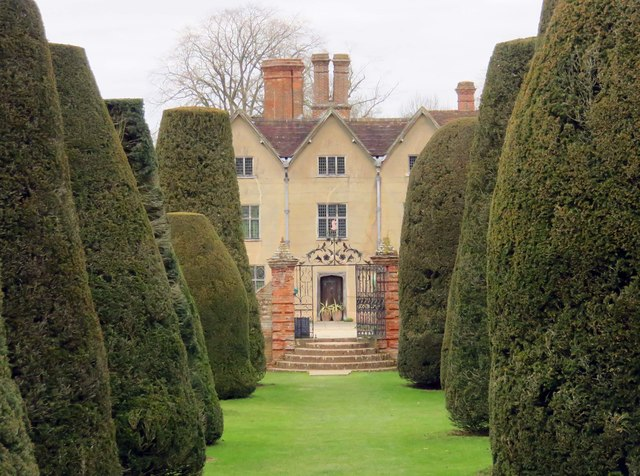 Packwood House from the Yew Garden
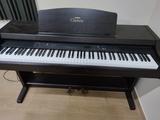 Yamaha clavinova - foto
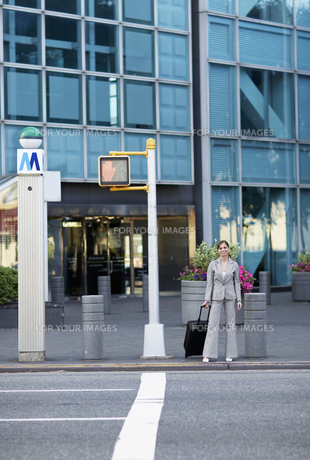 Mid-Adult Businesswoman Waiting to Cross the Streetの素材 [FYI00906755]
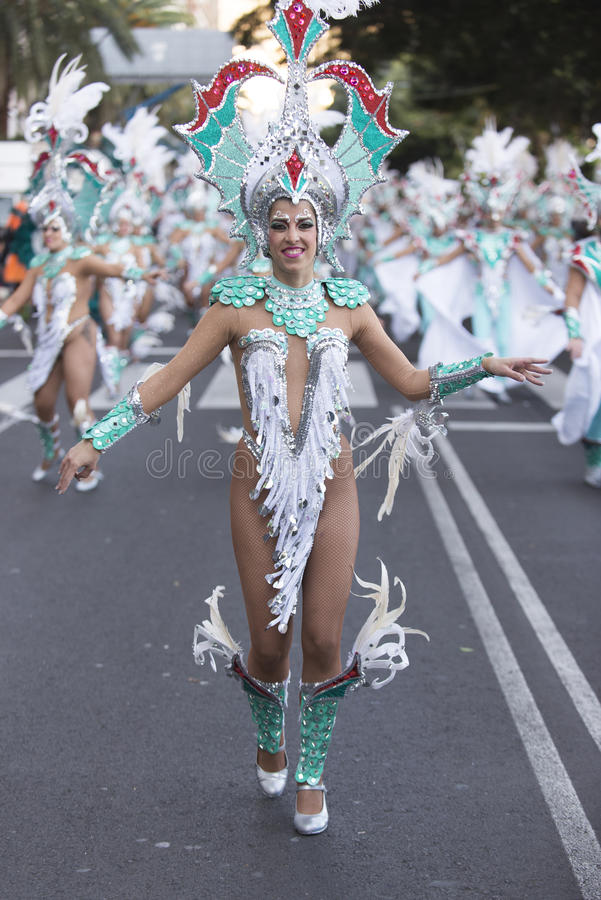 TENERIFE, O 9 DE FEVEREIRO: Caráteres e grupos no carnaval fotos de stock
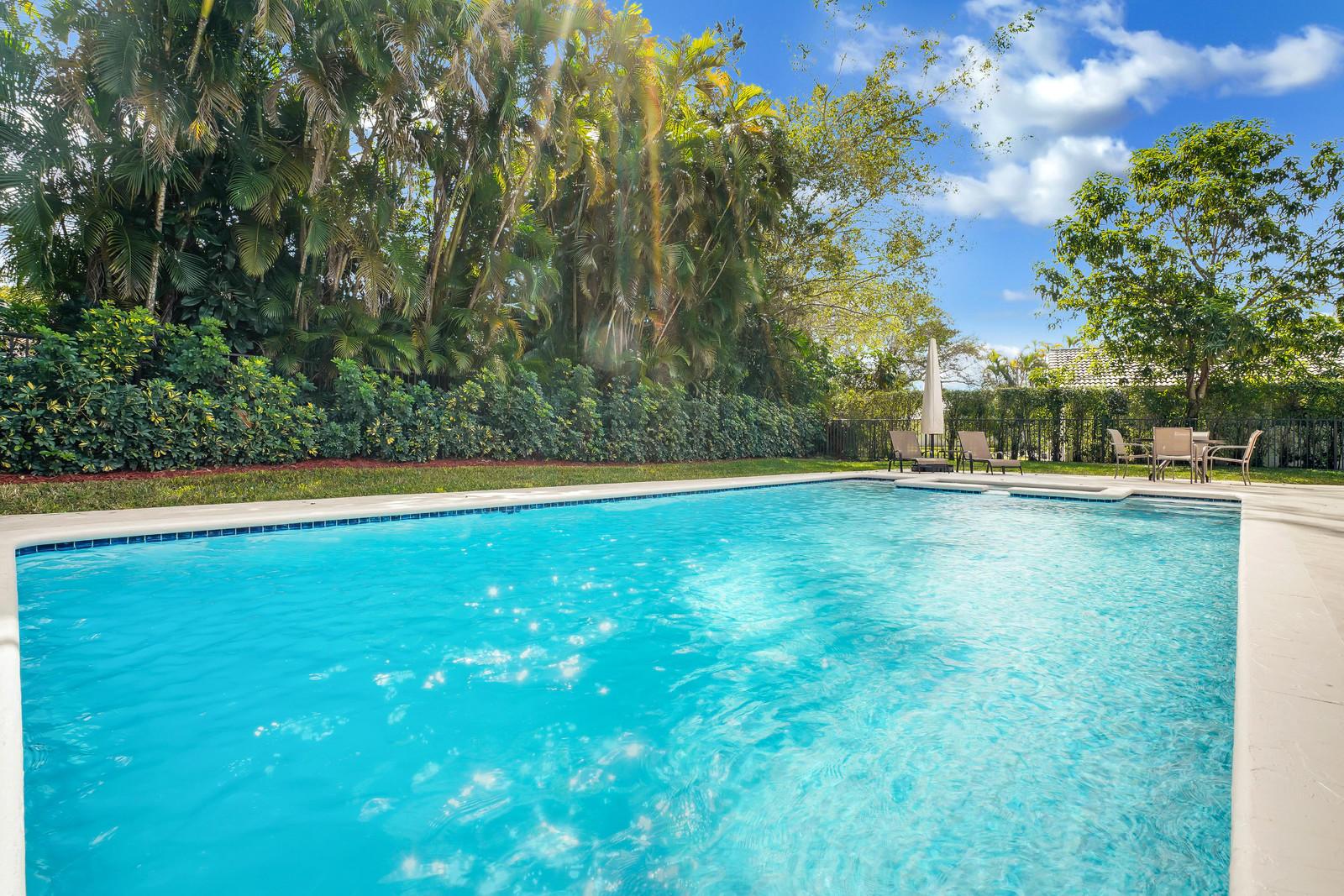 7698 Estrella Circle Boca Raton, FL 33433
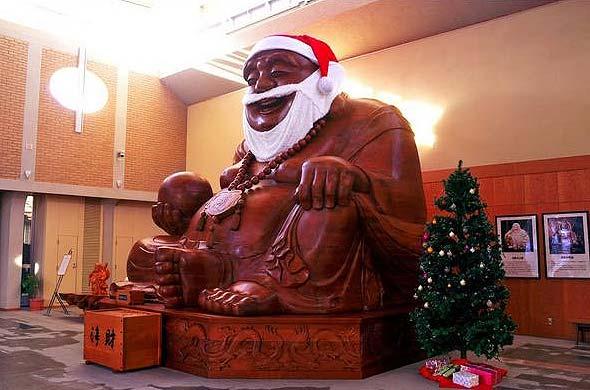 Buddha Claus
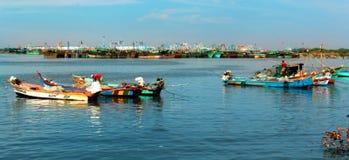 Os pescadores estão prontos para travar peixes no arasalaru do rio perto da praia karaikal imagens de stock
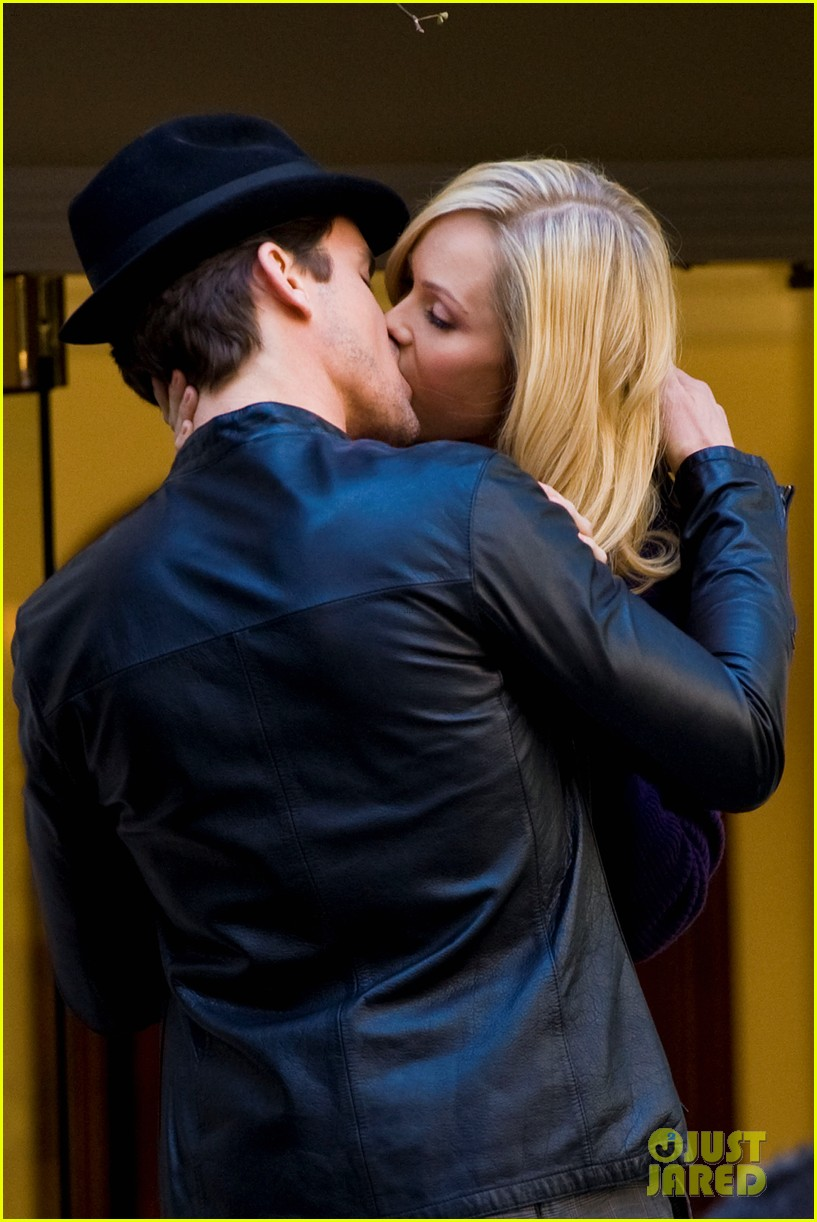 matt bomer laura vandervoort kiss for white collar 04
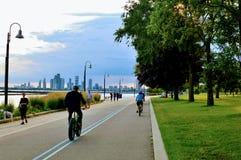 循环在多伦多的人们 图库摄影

⁂

## Assignment
The line containing "7698 Estrella Circle Boca Raton, FL 33433" and all lines after it, through the last line of the records, should be returned exactly. Omit the pictures.

## Result for this task
 7698 Estrella Circle Boca Raton, FL 33433
 Buddha Claus
 Os pescadores estão prontos para travar peixes no arasalaru do rio perto da praia karaikal imagens de stock
 matt bomer laura vandervoort kiss for white collar 04
 循环在多伦多的人们 图库摄影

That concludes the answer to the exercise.